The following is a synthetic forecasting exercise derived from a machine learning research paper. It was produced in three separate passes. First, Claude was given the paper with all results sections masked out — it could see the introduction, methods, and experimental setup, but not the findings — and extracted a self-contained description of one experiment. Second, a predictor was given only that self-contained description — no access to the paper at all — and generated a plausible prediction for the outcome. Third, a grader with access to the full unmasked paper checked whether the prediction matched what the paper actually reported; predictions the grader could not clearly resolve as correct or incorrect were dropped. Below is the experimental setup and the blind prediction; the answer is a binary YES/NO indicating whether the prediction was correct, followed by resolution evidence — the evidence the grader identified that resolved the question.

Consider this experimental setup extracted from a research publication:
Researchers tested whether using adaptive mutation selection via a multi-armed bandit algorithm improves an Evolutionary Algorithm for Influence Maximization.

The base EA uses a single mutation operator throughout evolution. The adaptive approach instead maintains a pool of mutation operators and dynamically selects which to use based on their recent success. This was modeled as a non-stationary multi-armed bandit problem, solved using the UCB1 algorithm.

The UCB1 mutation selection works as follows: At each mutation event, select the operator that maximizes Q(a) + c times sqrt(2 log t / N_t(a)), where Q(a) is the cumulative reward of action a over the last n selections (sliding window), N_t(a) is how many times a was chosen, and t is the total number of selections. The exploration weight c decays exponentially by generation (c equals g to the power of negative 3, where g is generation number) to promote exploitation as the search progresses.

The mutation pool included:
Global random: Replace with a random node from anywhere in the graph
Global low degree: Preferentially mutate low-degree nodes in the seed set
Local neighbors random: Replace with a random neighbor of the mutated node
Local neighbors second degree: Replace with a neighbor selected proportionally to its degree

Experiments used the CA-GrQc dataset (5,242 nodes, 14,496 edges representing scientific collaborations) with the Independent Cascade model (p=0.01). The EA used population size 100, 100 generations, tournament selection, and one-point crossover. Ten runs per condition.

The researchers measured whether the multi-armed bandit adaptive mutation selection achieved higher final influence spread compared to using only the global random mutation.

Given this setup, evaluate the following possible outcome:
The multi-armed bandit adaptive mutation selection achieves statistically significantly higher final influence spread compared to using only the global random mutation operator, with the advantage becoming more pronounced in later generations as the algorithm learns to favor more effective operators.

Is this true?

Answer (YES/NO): NO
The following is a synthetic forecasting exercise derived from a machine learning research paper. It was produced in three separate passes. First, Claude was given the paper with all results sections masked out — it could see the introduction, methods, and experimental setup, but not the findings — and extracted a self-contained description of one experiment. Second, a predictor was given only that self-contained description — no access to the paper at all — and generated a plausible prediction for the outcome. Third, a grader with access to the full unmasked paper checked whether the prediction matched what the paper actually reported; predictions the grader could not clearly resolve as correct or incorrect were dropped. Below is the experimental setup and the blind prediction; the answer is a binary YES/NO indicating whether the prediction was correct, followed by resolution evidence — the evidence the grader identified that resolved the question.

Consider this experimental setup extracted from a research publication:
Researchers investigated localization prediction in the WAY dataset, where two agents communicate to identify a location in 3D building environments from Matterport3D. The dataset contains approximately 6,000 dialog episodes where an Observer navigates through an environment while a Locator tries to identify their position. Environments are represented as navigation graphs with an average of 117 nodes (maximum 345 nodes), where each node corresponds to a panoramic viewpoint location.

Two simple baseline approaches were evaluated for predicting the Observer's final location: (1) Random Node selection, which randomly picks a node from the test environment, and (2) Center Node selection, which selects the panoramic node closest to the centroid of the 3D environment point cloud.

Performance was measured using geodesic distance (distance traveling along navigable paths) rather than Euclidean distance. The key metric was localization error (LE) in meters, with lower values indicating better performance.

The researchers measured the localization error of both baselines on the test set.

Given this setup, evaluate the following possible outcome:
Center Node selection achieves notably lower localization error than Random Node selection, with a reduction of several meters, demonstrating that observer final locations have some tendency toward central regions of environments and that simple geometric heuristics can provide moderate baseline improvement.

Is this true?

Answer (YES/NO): YES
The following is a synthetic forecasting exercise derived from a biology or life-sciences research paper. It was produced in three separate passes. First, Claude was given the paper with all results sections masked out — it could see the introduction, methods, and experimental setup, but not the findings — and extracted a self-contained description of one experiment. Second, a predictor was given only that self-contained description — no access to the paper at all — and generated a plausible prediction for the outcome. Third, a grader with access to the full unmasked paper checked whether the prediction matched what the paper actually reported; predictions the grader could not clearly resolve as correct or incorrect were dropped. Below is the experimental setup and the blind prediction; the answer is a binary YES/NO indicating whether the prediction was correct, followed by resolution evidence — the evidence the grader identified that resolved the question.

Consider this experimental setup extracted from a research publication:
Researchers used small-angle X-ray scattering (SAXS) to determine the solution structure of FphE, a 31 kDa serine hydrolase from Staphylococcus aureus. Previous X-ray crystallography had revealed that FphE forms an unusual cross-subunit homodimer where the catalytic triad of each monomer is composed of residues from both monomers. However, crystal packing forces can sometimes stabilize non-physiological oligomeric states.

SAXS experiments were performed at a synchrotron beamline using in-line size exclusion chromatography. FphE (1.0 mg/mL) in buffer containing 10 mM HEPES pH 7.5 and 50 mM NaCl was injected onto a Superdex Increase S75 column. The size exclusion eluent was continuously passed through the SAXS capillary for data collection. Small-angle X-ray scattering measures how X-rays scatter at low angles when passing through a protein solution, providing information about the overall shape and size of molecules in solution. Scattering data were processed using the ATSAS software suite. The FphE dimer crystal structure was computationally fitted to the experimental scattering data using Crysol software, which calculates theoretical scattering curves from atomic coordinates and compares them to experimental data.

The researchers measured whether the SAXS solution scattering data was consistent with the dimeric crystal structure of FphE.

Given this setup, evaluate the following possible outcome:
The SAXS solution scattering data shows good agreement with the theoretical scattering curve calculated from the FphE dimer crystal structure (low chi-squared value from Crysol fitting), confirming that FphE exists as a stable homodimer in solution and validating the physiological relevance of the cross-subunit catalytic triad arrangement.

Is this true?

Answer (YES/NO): YES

————

Your reply must reproduce all records above exactly.

SOLUTION FOR THIS PROBLEM
The following is a synthetic forecasting exercise derived from a machine learning research paper. It was produced in three separate passes. First, Claude was given the paper with all results sections masked out — it could see the introduction, methods, and experimental setup, but not the findings — and extracted a self-contained description of one experiment. Second, a predictor was given only that self-contained description — no access to the paper at all — and generated a plausible prediction for the outcome. Third, a grader with access to the full unmasked paper checked whether the prediction matched what the paper actually reported; predictions the grader could not clearly resolve as correct or incorrect were dropped. Below is the experimental setup and the blind prediction; the answer is a binary YES/NO indicating whether the prediction was correct, followed by resolution evidence — the evidence the grader identified that resolved the question.

Consider this experimental setup extracted from a research publication:
Researchers tested whether using adaptive mutation selection via a multi-armed bandit algorithm improves an Evolutionary Algorithm for Influence Maximization.

The base EA uses a single mutation operator throughout evolution. The adaptive approach instead maintains a pool of mutation operators and dynamically selects which to use based on their recent success. This was modeled as a non-stationary multi-armed bandit problem, solved using the UCB1 algorithm.

The UCB1 mutation selection works as follows: At each mutation event, select the operator that maximizes Q(a) + c times sqrt(2 log t / N_t(a)), where Q(a) is the cumulative reward of action a over the last n selections (sliding window), N_t(a) is how many times a was chosen, and t is the total number of selections. The exploration weight c decays exponentially by generation (c equals g to the power of negative 3, where g is generation number) to promote exploitation as the search progresses.

The mutation pool included:
Global random: Replace with a random node from anywhere in the graph
Global low degree: Preferentially mutate low-degree nodes in the seed set
Local neighbors random: Replace with a random neighbor of the mutated node
Local neighbors second degree: Replace with a neighbor selected proportionally to its degree

Experiments used the CA-GrQc dataset (5,242 nodes, 14,496 edges representing scientific collaborations) with the Independent Cascade model (p=0.01). The EA used population size 100, 100 generations, tournament selection, and one-point crossover. Ten runs per condition.

The researchers measured whether the multi-armed bandit adaptive mutation selection achieved higher final influence spread compared to using only the global random mutation.

Given this setup, evaluate the following possible outcome:
The multi-armed bandit adaptive mutation selection achieves statistically significantly higher final influence spread compared to using only the global random mutation operator, with the advantage becoming more pronounced in later generations as the algorithm learns to favor more effective operators.

Is this true?

Answer (YES/NO): NO
The following is a synthetic forecasting exercise derived from a machine learning research paper. It was produced in three separate passes. First, Claude was given the paper with all results sections masked out — it could see the introduction, methods, and experimental setup, but not the findings — and extracted a self-contained description of one experiment. Second, a predictor was given only that self-contained description — no access to the paper at all — and generated a plausible prediction for the outcome. Third, a grader with access to the full unmasked paper checked whether the prediction matched what the paper actually reported; predictions the grader could not clearly resolve as correct or incorrect were dropped. Below is the experimental setup and the blind prediction; the answer is a binary YES/NO indicating whether the prediction was correct, followed by resolution evidence — the evidence the grader identified that resolved the question.

Consider this experimental setup extracted from a research publication:
Researchers investigated localization prediction in the WAY dataset, where two agents communicate to identify a location in 3D building environments from Matterport3D. The dataset contains approximately 6,000 dialog episodes where an Observer navigates through an environment while a Locator tries to identify their position. Environments are represented as navigation graphs with an average of 117 nodes (maximum 345 nodes), where each node corresponds to a panoramic viewpoint location.

Two simple baseline approaches were evaluated for predicting the Observer's final location: (1) Random Node selection, which randomly picks a node from the test environment, and (2) Center Node selection, which selects the panoramic node closest to the centroid of the 3D environment point cloud.

Performance was measured using geodesic distance (distance traveling along navigable paths) rather than Euclidean distance. The key metric was localization error (LE) in meters, with lower values indicating better performance.

The researchers measured the localization error of both baselines on the test set.

Given this setup, evaluate the following possible outcome:
Center Node selection achieves notably lower localization error than Random Node selection, with a reduction of several meters, demonstrating that observer final locations have some tendency toward central regions of environments and that simple geometric heuristics can provide moderate baseline improvement.

Is this true?

Answer (YES/NO): YES
The following is a synthetic forecasting exercise derived from a biology or life-sciences research paper. It was produced in three separate passes. First, Claude was given the paper with all results sections masked out — it could see the introduction, methods, and experimental setup, but not the findings — and extracted a self-contained description of one experiment. Second, a predictor was given only that self-contained description — no access to the paper at all — and generated a plausible prediction for the outcome. Third, a grader with access to the full unmasked paper checked whether the prediction matched what the paper actually reported; predictions the grader could not clearly resolve as correct or incorrect were dropped. Below is the experimental setup and the blind prediction; the answer is a binary YES/NO indicating whether the prediction was correct, followed by resolution evidence — the evidence the grader identified that resolved the question.

Consider this experimental setup extracted from a research publication:
Researchers used small-angle X-ray scattering (SAXS) to determine the solution structure of FphE, a 31 kDa serine hydrolase from Staphylococcus aureus. Previous X-ray crystallography had revealed that FphE forms an unusual cross-subunit homodimer where the catalytic triad of each monomer is composed of residues from both monomers. However, crystal packing forces can sometimes stabilize non-physiological oligomeric states.

SAXS experiments were performed at a synchrotron beamline using in-line size exclusion chromatography. FphE (1.0 mg/mL) in buffer containing 10 mM HEPES pH 7.5 and 50 mM NaCl was injected onto a Superdex Increase S75 column. The size exclusion eluent was continuously passed through the SAXS capillary for data collection. Small-angle X-ray scattering measures how X-rays scatter at low angles when passing through a protein solution, providing information about the overall shape and size of molecules in solution. Scattering data were processed using the ATSAS software suite. The FphE dimer crystal structure was computationally fitted to the experimental scattering data using Crysol software, which calculates theoretical scattering curves from atomic coordinates and compares them to experimental data.

The researchers measured whether the SAXS solution scattering data was consistent with the dimeric crystal structure of FphE.

Given this setup, evaluate the following possible outcome:
The SAXS solution scattering data shows good agreement with the theoretical scattering curve calculated from the FphE dimer crystal structure (low chi-squared value from Crysol fitting), confirming that FphE exists as a stable homodimer in solution and validating the physiological relevance of the cross-subunit catalytic triad arrangement.

Is this true?

Answer (YES/NO): YES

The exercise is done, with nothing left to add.